Ich bin froh, dass es uns trotz aller Schwierigkeiten gelungen ist, auch bei der Cybersicherheit noch mehr zu tun. Wir ermöglichen jetzt den Aufbau einer Plattform, damit schnellstmöglich Erkenntnisse über Cyberattacken verteilt und Lösungen schnell gefunden werden können. Auch beim Schutz von kleinen und mittelständischen Unternehmen gehen wir voran. Gerade im Bereich der kritischen Infrastruktur werden jetzt Lösungen erarbeitet, damit sich Investitionen in die Cybersicherheit eben auch lohnen.

Statt bei Integration zu kürzen, so wie die Union das ja vorgeschlagen hat, bauen wir die Integrationskurse mit 153 Millionen Euro aus, und das ist ehrlicherweise auch dringend notwendig. Denn wir müssen zum einen damit dafür sorgen, dass wir mit Migration gut umgehen, weil es sie in einer krisengebeutelten Welt perspektivisch einfach gegeben wird, und zum anderen sind Integrationskurse ein total wichtiger Baustein, um angesichts des demografischen Wandels den Fachkräftemangel abzubauen.

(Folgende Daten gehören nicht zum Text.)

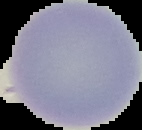

Malaria status: uninfected. Image is 142×130 pixels. From a thin blood film. Segmented cell region on a black background.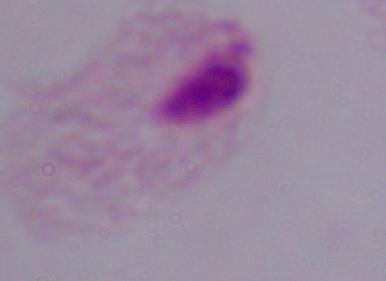

1000x magnification. A trichomonad is shown. Micrograph.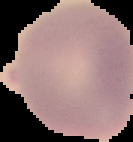
result: no Plasmodium parasites seen
preparation: thin blood film
image_size: 133×142 pixels
image_type: segmented cell region on a black backgroundLocate every Plasmodium parasite.
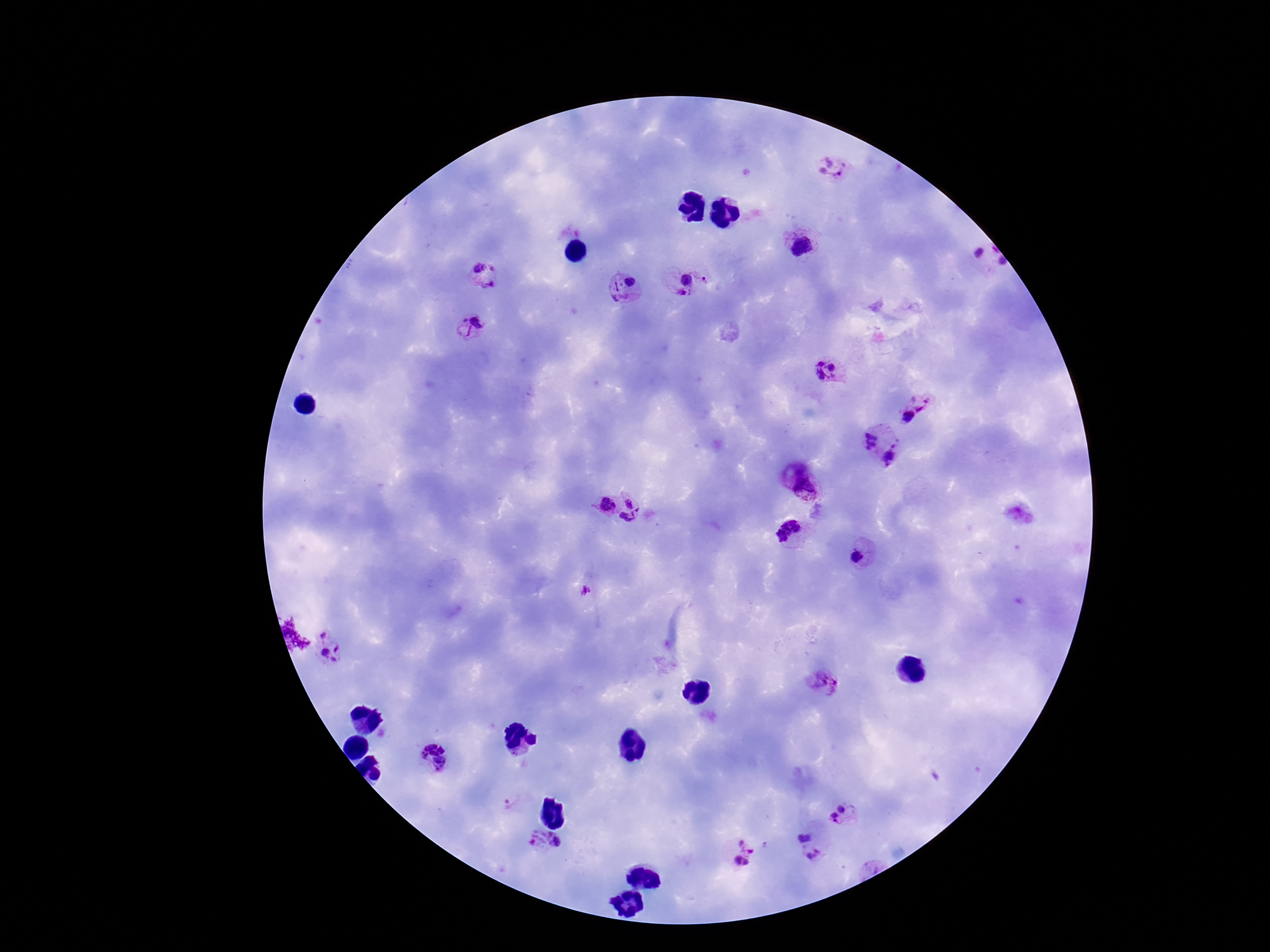

Approximate centers as [x, y] in pixels.
Plasmodium parasites: [836, 166], [801, 248], [982, 263], [487, 277], [684, 279], [625, 290], [470, 325], [827, 372], [916, 408], [867, 439], [894, 456], [807, 488], [604, 505], [634, 511], [791, 532], [858, 552], [333, 645], [820, 681], [432, 757], [510, 805], [845, 805], [836, 817], [804, 836], [544, 842], [743, 854], [815, 856].

Summary:
  - Field of view: single
  - Magnification: 100x
  - Image size: 1270×952 pixels
  - Patient malaria status: positive
  - Preparation: thick peripheral-blood smear
  - Stain: Giemsa
  - Capture: smartphone camera through the microscope eyepiecePoint out each malaria parasite.
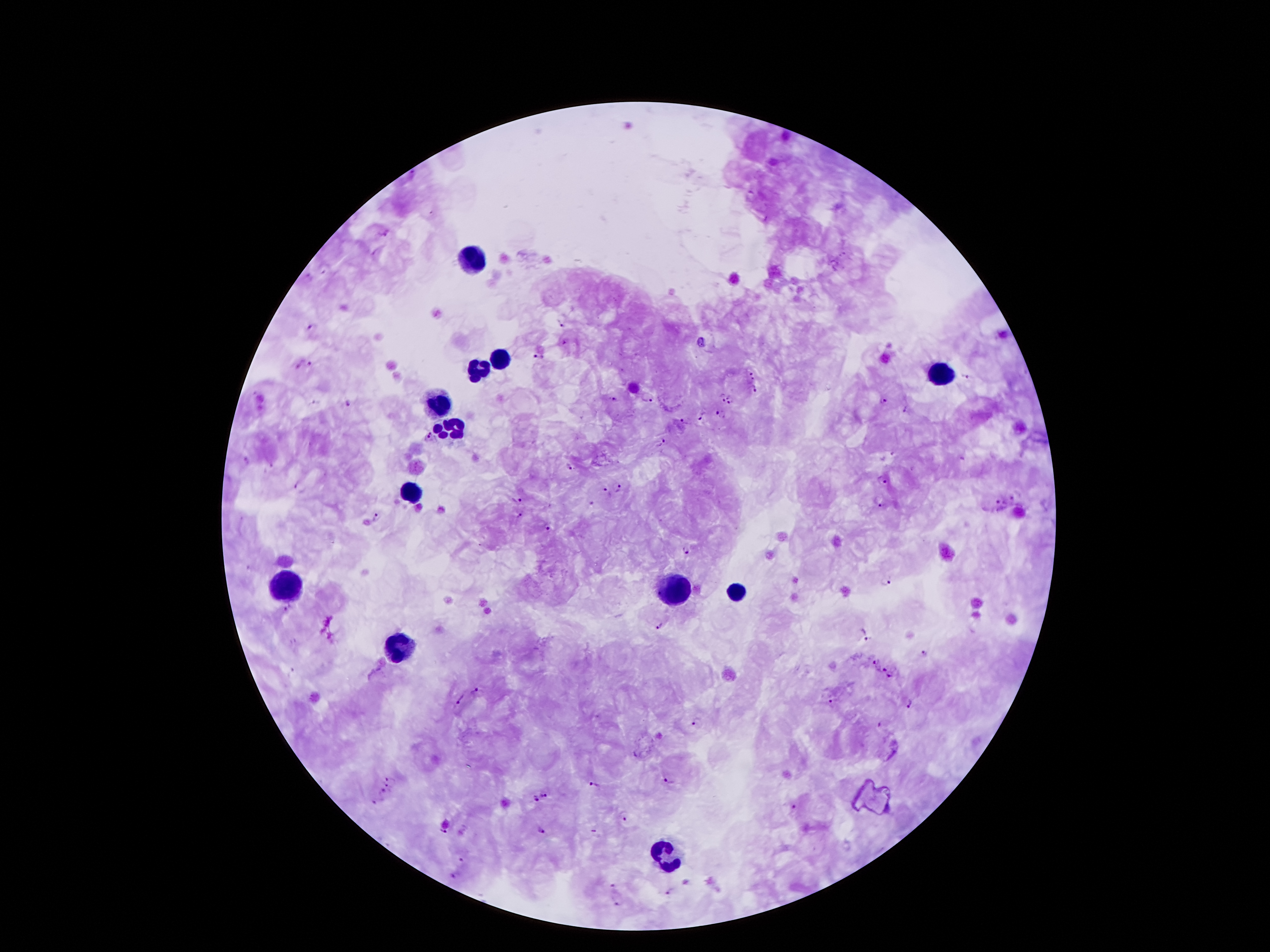
Approximate centers as {x, y} in pixels.
Malaria parasites: {386, 234}, {560, 323}, {312, 328}, {566, 341}, {702, 343}, {539, 357}, {310, 364}, {297, 365}, {750, 371}, {966, 376}, {752, 380}, {754, 390}, {613, 398}, {649, 398}, {721, 398}, {732, 399}, {883, 401}, {350, 403}, {904, 409}, {720, 413}, {700, 416}, {685, 422}, {429, 435}, {662, 442}, {247, 461}, {572, 467}, {882, 477}, {299, 487}, {620, 488}, {604, 489}, {1013, 497}, {517, 499}, {998, 500}, {881, 503}, {590, 504}, {519, 514}, {376, 518}, {547, 527}, {686, 550}, {888, 580}, {288, 607}, {661, 624}, {867, 639}, {922, 651}, {873, 661}, {882, 668}, {892, 677}, {476, 690}, {462, 700}, {832, 701}, {910, 703}, {696, 721}, {878, 723}, {637, 754}, {390, 777}, {669, 779}, {592, 782}, {387, 786}, {382, 792}, {546, 794}, {535, 800}, {376, 803}, {794, 807}, {625, 817}, {542, 829}, {445, 831}, {593, 831}, {460, 858}, {456, 876}, {613, 886}, {669, 892}, {617, 904}.

Summary:
  - Leukocyte locations: {473, 260}, {503, 357}, {480, 370}, {939, 370}, {442, 400}, {450, 426}, {411, 490}, {285, 582}, {674, 594}, {737, 594}, {401, 650}, {669, 853}
  - Patient malaria status: positive for Plasmodium falciparum
  - Preparation: thick peripheral-blood smear
  - Image size: 1270×952 pixels
  - Magnification: 100x
  - Field of view: single
  - Stain: Giemsa
  - Capture: smartphone through the microscope eyepieceClassify this cell by malaria status.
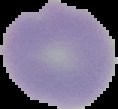
It is uninfected.

image_type: segmented cell region on a black background
preparation: thin blood film
image_size: 118×109 pixels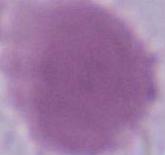 An erythrocyte is seen. 1000x magnification. Micrograph.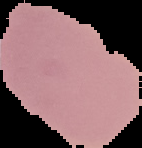
Malaria status: uninfected. Image is 142×148 pixels. The area outside the segmented cell region is set to black. From a thin blood film.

Auch das – das möchte ich so klar sagen – sind sicherheitsrelevante Investitionen.

Wir haben einen ganz großen Bedarf an Handwerkerinnen und Handwerkern sowie anderen Fachkräften, der gedeckt werden muss, um den Weg in einen krisenfesten Wohlstand zu schaffen, etwa mit einer resilienten Energieversorgung und einer starken klimaneutralen Industrie.

(Beifall beim BÜNDNIS 90/DIE GRÜNEN, bei der SPD und der FDP)

Mit diesem Haushalt tragen wir auch über den innenpolitischen Etat dazu bei.

Insofern möchte ich mich auch noch mal ganz herzlich bedanken bei den Kolleginnen und Kollegen aus dem Ausschuss, insbesondere bei Martin Gerster und Thorsten Lieb, und natürlich auch bei Nancy Faeser und ihrem Haus für die konstruktive Zusammenarbeit und auch die Unterstützung unserer Arbeit.

Vielen herzlichen Dank.

(Beifall beim BÜNDNIS 90/DIE GRÜNEN, bei der SPD und der FDP)

Vizepräsidentin Petra Pau:

Das Wort hat die Kollegin Martina Renner für die Fraktion Die Linke.